Problem requirements: Reproduce the data below verbatim, beginning with the line that contains "How far from" and continuing through the final line of the data, both included.

....................

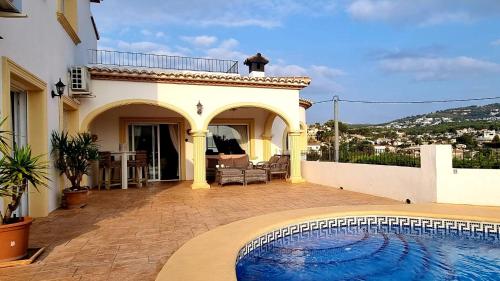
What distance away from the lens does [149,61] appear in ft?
52.6

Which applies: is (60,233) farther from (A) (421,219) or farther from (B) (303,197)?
(A) (421,219)

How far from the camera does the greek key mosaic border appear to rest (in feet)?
20.8

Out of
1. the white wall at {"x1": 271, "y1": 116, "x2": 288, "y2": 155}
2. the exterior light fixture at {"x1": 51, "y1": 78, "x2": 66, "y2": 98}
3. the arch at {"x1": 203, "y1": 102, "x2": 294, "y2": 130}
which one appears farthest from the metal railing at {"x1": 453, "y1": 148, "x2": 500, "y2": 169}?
the exterior light fixture at {"x1": 51, "y1": 78, "x2": 66, "y2": 98}

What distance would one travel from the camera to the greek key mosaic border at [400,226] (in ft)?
20.8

....................

Written response:
How far from the camera does the greek key mosaic border appear to rest (in feet)?
20.8

Out of
1. the white wall at {"x1": 271, "y1": 116, "x2": 288, "y2": 155}
2. the exterior light fixture at {"x1": 51, "y1": 78, "x2": 66, "y2": 98}
3. the arch at {"x1": 203, "y1": 102, "x2": 294, "y2": 130}
which one appears farthest from the metal railing at {"x1": 453, "y1": 148, "x2": 500, "y2": 169}?
the exterior light fixture at {"x1": 51, "y1": 78, "x2": 66, "y2": 98}

What distance would one travel from the camera to the greek key mosaic border at [400,226] (in ft)?
20.8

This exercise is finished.